### [PAGE EXTRACT]
• • •

Three reviews of Netflix shows that you probably should not watch. They seem appropriate to deal with as a unit, given their similarities with 1) being in German, 2) having unlikeable characters, and 3) intrigue based on technobabble.
Biohackers is pretty awful, I only soldiered through it for German practice. It’s supposed to be a thriller around a girl with a mysterious past, who enters the university to study bioinformatics but has a secret agenda. Every character is unlikeable, people keep betraying or pretending to betray each other, and everything they do with the bioinformatics hook is just absurd (amatereurs doing gene manipulation miracles in their home lab, the most unbelievable introductory university courses you can imagine, a vapid biohacker influencer storyline, etc).
At least it’s short, at two seasons of six episodes each.
How to sell drugs online (fast) is even worse, I couldn’t stomach more than one season of this tripe even as language training. It’s basically “what if Breaking Bad, but the main character was a high school student with no skills”. The main character is unlikeable beyond belief, the creators totally seemed to have missed that Breaking Bad worked because the audience was fooled into rooting for Walter White to start with, and then boiled like a frog. Here you’d not spit on the main character if they were on fire.

• • •

### [Stored items]
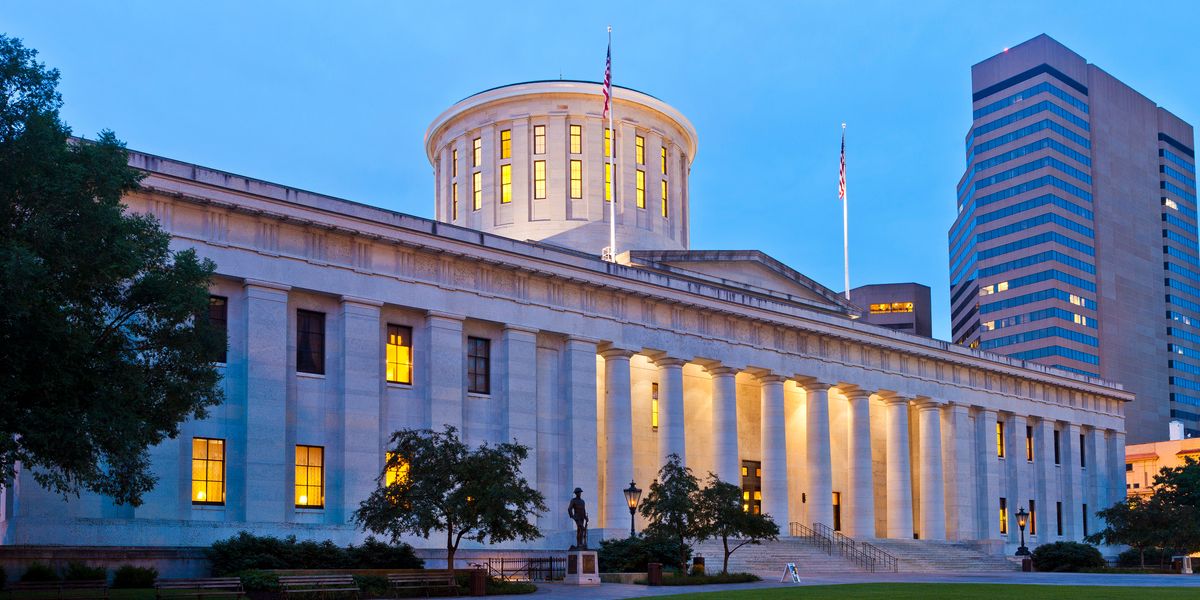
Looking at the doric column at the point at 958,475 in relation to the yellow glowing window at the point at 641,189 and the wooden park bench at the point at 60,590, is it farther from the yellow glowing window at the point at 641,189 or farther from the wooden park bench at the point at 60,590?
the wooden park bench at the point at 60,590

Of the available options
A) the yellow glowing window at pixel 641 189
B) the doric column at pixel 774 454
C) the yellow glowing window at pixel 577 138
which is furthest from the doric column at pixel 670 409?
the yellow glowing window at pixel 577 138

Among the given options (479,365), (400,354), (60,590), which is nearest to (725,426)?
(479,365)

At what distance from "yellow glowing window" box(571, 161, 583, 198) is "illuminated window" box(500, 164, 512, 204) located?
346cm

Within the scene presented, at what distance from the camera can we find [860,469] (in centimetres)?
6191

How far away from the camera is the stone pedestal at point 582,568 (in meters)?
41.2

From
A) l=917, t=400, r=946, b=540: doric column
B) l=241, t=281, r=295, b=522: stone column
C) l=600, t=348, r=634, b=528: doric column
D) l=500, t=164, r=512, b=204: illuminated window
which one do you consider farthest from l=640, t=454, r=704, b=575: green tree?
l=500, t=164, r=512, b=204: illuminated window

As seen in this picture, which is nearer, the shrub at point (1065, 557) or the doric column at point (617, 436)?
the doric column at point (617, 436)

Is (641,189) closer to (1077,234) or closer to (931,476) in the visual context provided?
(931,476)

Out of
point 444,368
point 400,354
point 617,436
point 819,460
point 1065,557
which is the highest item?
point 400,354

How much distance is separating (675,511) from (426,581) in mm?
12428

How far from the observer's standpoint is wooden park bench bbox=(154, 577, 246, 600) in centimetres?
2938

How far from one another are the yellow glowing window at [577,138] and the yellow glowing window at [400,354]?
2550 centimetres

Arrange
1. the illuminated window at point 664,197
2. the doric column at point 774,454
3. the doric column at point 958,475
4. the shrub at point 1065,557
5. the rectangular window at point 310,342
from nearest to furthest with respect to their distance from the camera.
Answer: the rectangular window at point 310,342 → the doric column at point 774,454 → the shrub at point 1065,557 → the doric column at point 958,475 → the illuminated window at point 664,197

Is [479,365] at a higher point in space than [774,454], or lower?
higher
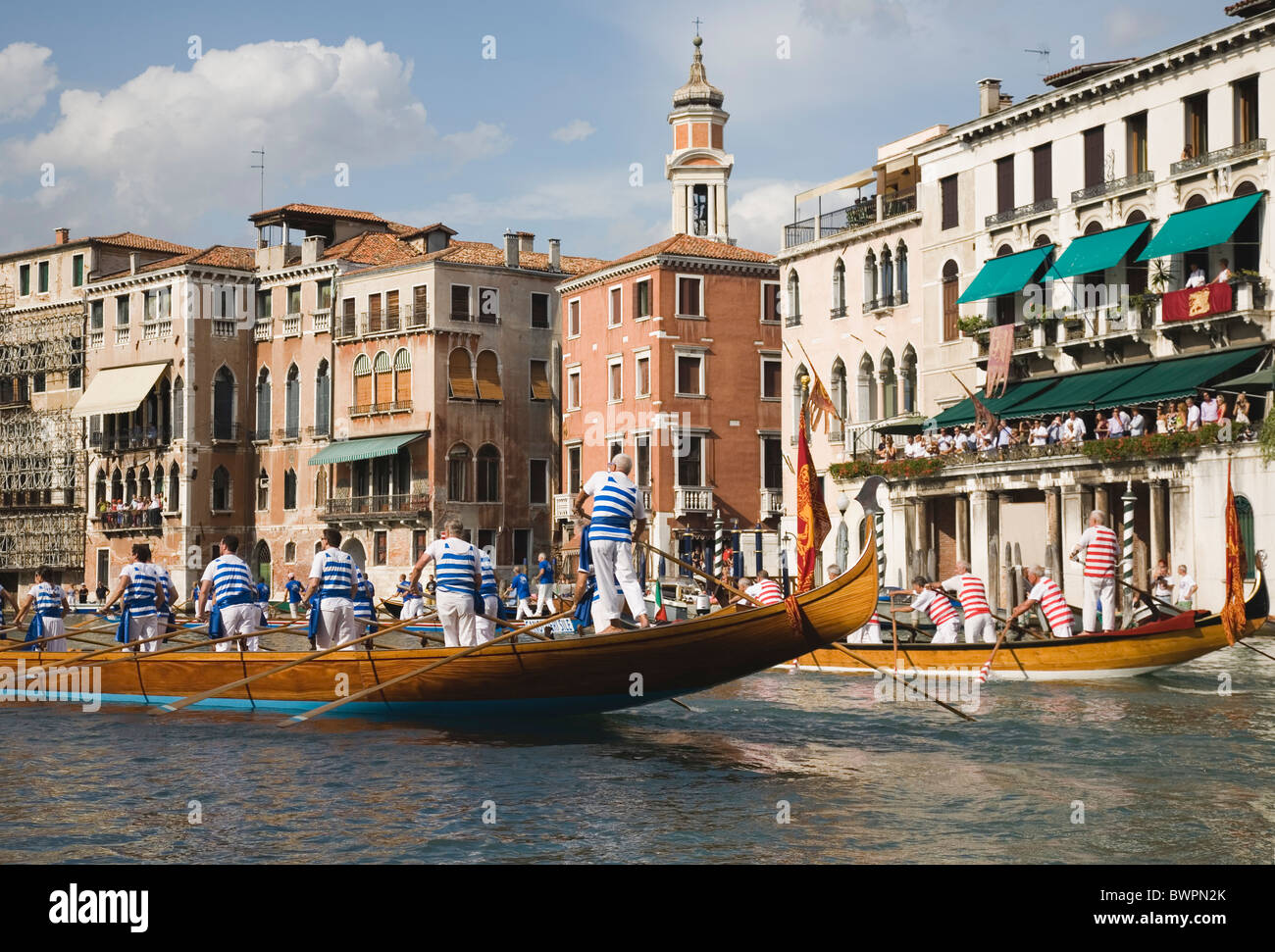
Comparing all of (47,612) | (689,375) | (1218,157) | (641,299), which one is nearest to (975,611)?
(47,612)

• • •

### [WHAT YOU SHOULD DO]
In the Netflix reviews above, why does the writer think How to sell drugs online (fast) fails where Breaking Bad succeeded? Answer in one to three sentences.

### [SOLUTION]
Breaking Bad worked because the audience was first led to root for Walter White and then gradually drawn along, like a frog being boiled. How to sell drugs online (fast) misses this: its main character is so unlikeable that viewers would not spit on him if he were on fire.